一緒にいたいだなんてそんな…話を大袈裟にしすぎではないのか…。
「…いや、そんなことは決してないけど…」
東條は顔を少し上げて、もう一度下げた。
「ここで…離れてしまったら…もう、私は影井先輩との接点がなくなってしまうのではないかって…」
それは…まぁ、そうかもしれないが…。
そして、東條は頭を小刻みに横に振った。
「…ご、ごめんなさい…。本当に…困らせてしまいましたよね…。

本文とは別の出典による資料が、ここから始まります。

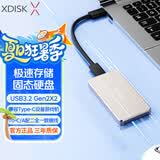 小盘(XDISK)512GB移动固态硬盘（PSSD）M80香槟金Nvme固态硬盘Type-c硬盘长江存储手机直连2100MB/s
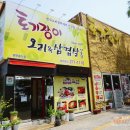 토기장이유황오리 이미지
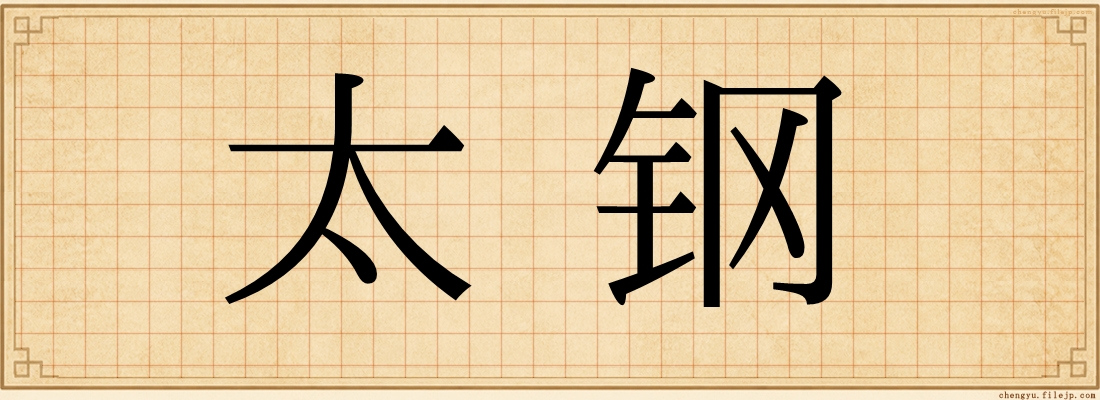 太钢
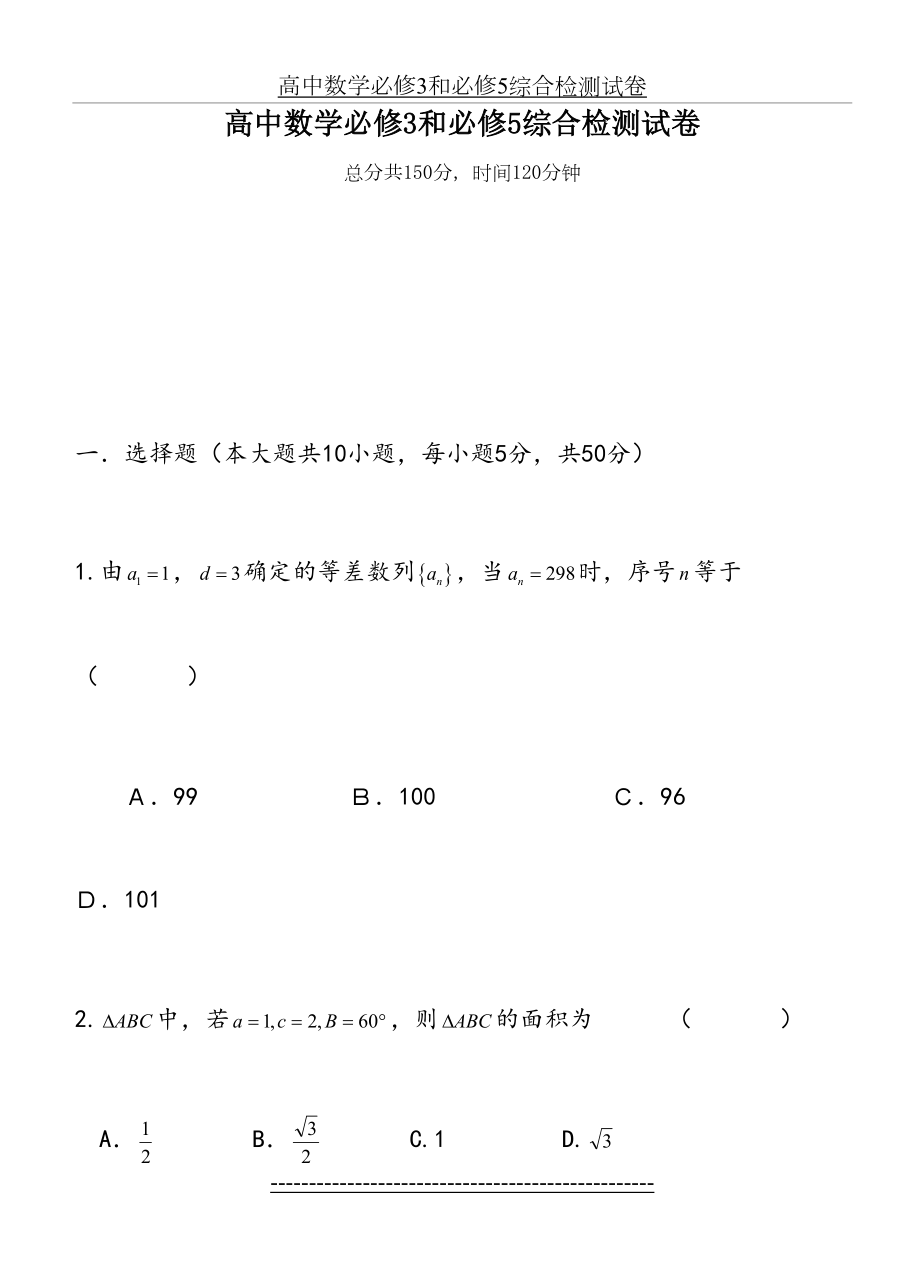 高中数学必修3和必修5综合检测试卷(附答案).doc_第2页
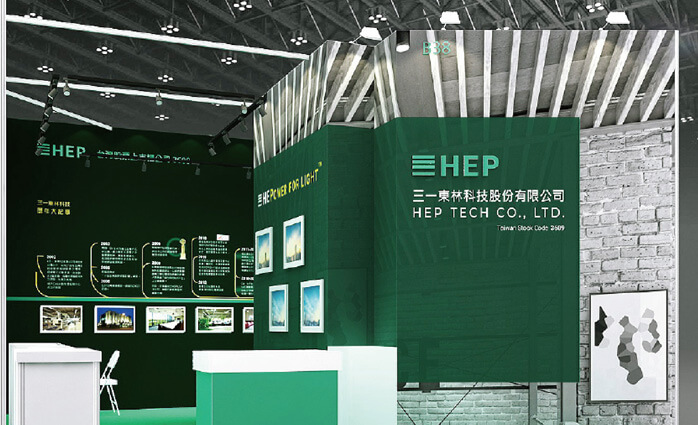 2022年广州国际照明展览会 8/3-8/6 Hall 4.2 B38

そんなつもりで言った訳じゃなくても…私が先輩に辞めないでほしいって…そう求めてるみたいですよね…」
そんな風に捉えてしまっているのは本当だが…。
「いいんです…私のことには構わず、影井先輩はしたいように…してください」
そうは言ってもな…そんなことを聞いてしまったら…。
東條の暗く落ち込んでいる表情を見て俺はこう答えた。
「…そうだ、まだ俺が負けると限ってはいないから…」
「でも…先輩は、負けるつもりでいますよね…」
…えっ、どうしてそのことがバレているのだ…?
涙を完全に拭き切ってから、東條は前を向きこちらを見た。
「…私は、今朝学校に来た時に…このようなことになっていて…驚いたんです」
そりゃ、あの状態なら嫌でも目に入るよな…。
「それで…気になったんです…。どうしてこんなことになっているのかって…。どのような理由があったのかと思って…それでも、誰にも聞けずにいて…」
俺だって誰にも話していなかったからな…。
「昼休みになった時に…秋山先輩にも会えなかったので…影井先輩のいる教室へ直接行こうと向かったのです…。もし話が聞けなくても…何かがわかるかもしれないと…そう思いまして」
東條がそんなことをしていたのか…。
まるで俺がしていたことと同じようではないか。
昼休み…というと、あのクラスの生徒達に対しての言動を見られていたということか…。あの時、確かに俺は票が佐野の方へ入るようにと働いた訳だが…。
「…そして、見に行った時には…影井先輩は何方かの生徒と話をしていて…その会話も聞こえてきたのですが…。影井先輩は…あのような事は言わないのではないかと不自然に思ったのです。…なので、私はそんな結論に至ったのですが…。どう…なのですか?私の思っていること…当たっていますか?」
どう…と聞かれても、その通りとしか言えないのだが…。